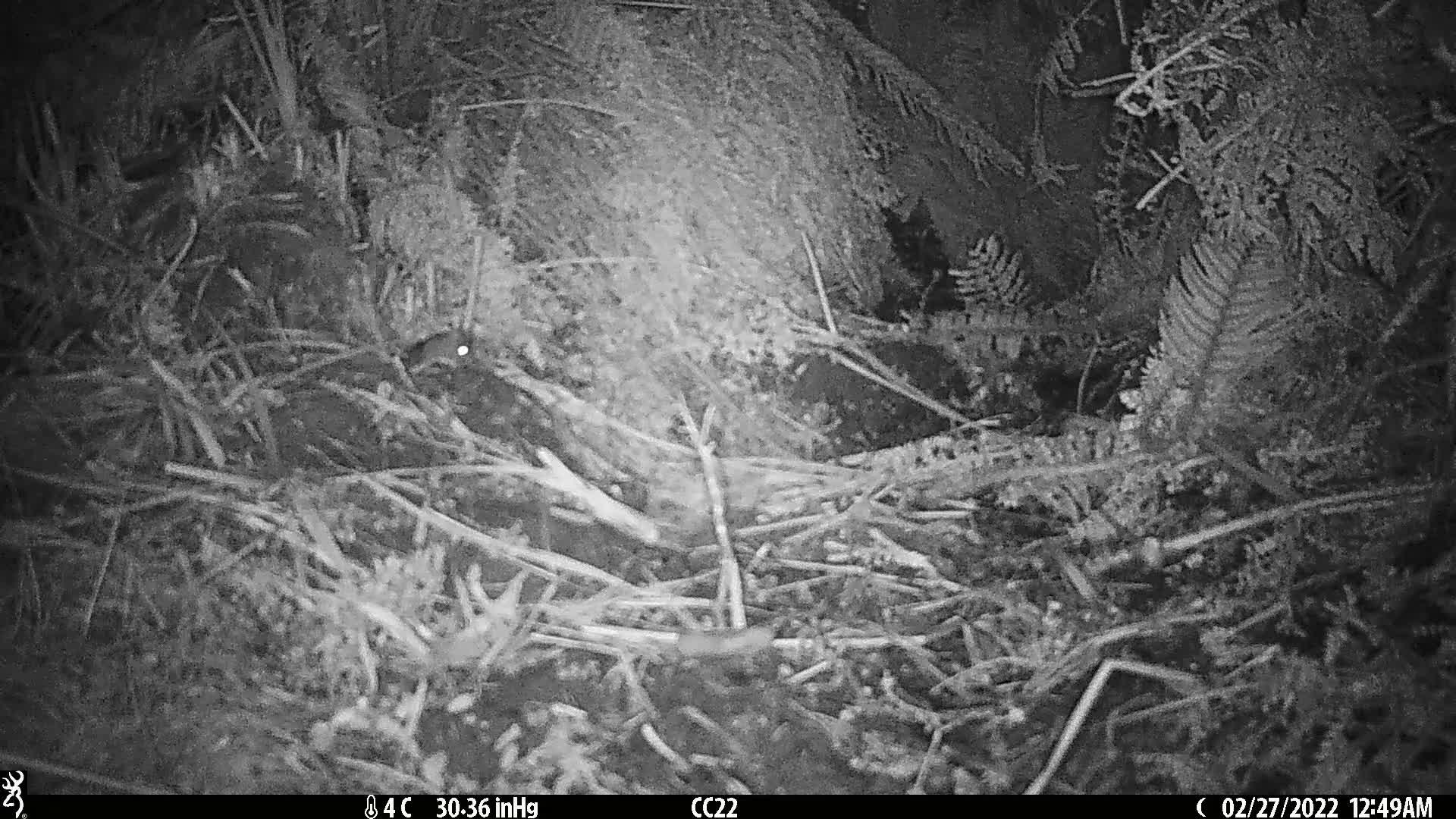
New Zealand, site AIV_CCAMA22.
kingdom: Animalia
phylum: Chordata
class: Mammalia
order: Rodentia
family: Muridae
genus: Mus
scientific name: Mus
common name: mouse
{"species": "mouse (Mus)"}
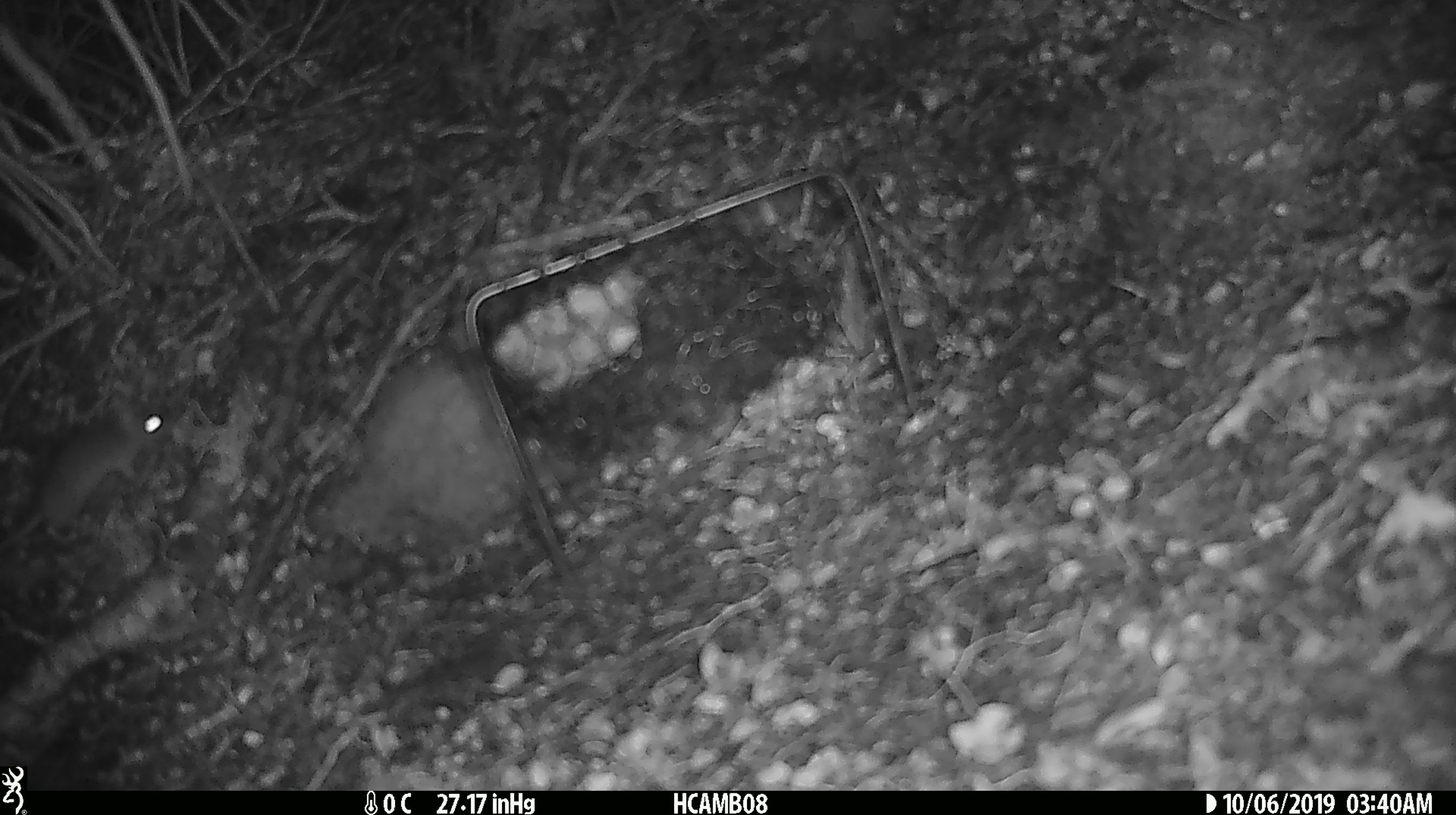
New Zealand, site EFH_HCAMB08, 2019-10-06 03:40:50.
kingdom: Animalia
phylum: Chordata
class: Mammalia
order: Rodentia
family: Muridae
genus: Mus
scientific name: Mus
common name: mouse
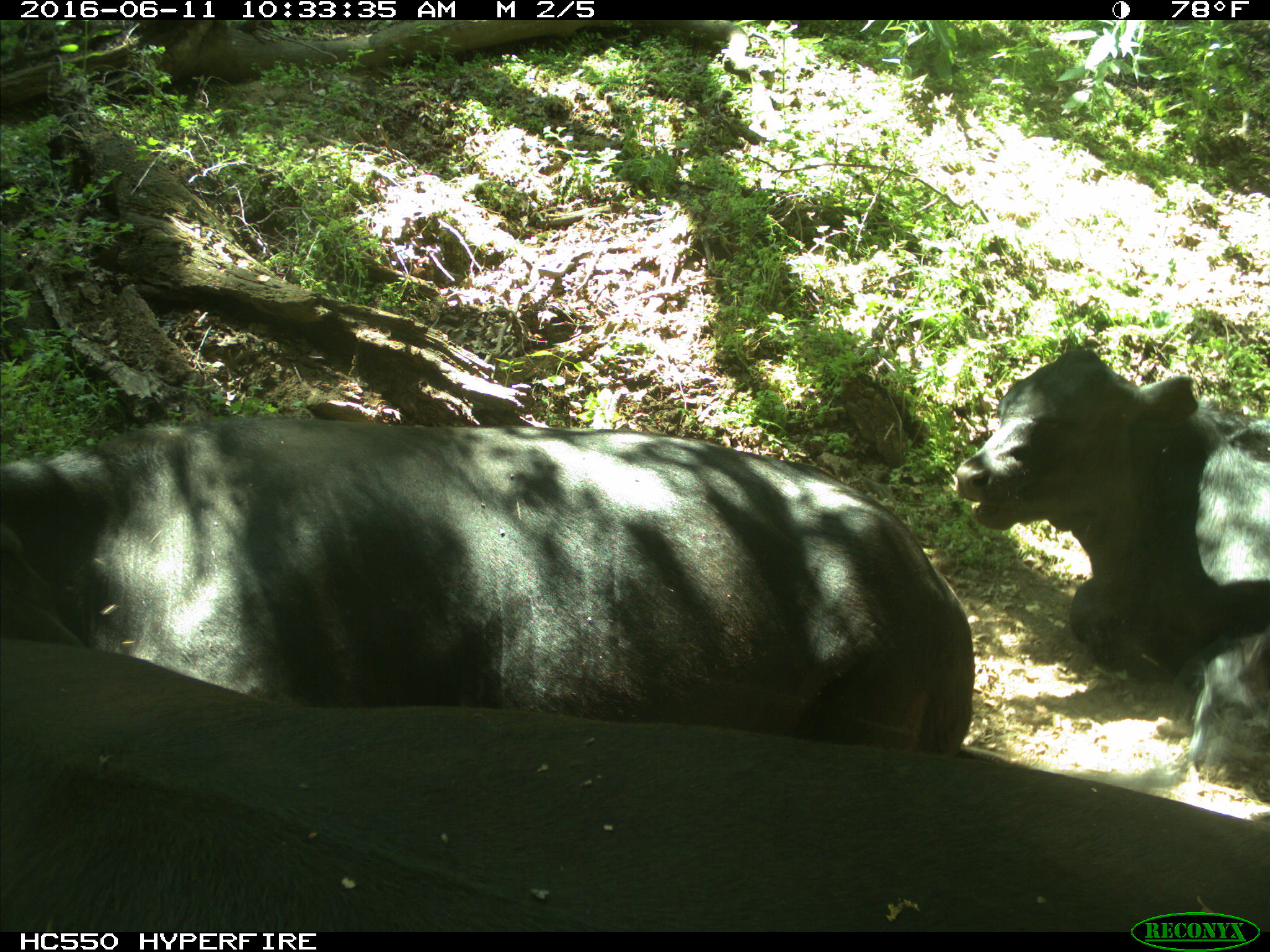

+++++

# Exercise objective:
The records above are to be restated exactly, without their pictures.

# Response below:
New Zealand, site AIV_CCAMA22.
kingdom: Animalia
phylum: Chordata
class: Mammalia
order: Rodentia
family: Muridae
genus: Mus
scientific name: Mus
common name: mouse
{"species": "mouse (Mus)"}
New Zealand, site EFH_HCAMB08, 2019-10-06 03:40:50.
kingdom: Animalia
phylum: Chordata
class: Mammalia
order: Rodentia
family: Muridae
genus: Mus
scientific name: Mus
common name: mouse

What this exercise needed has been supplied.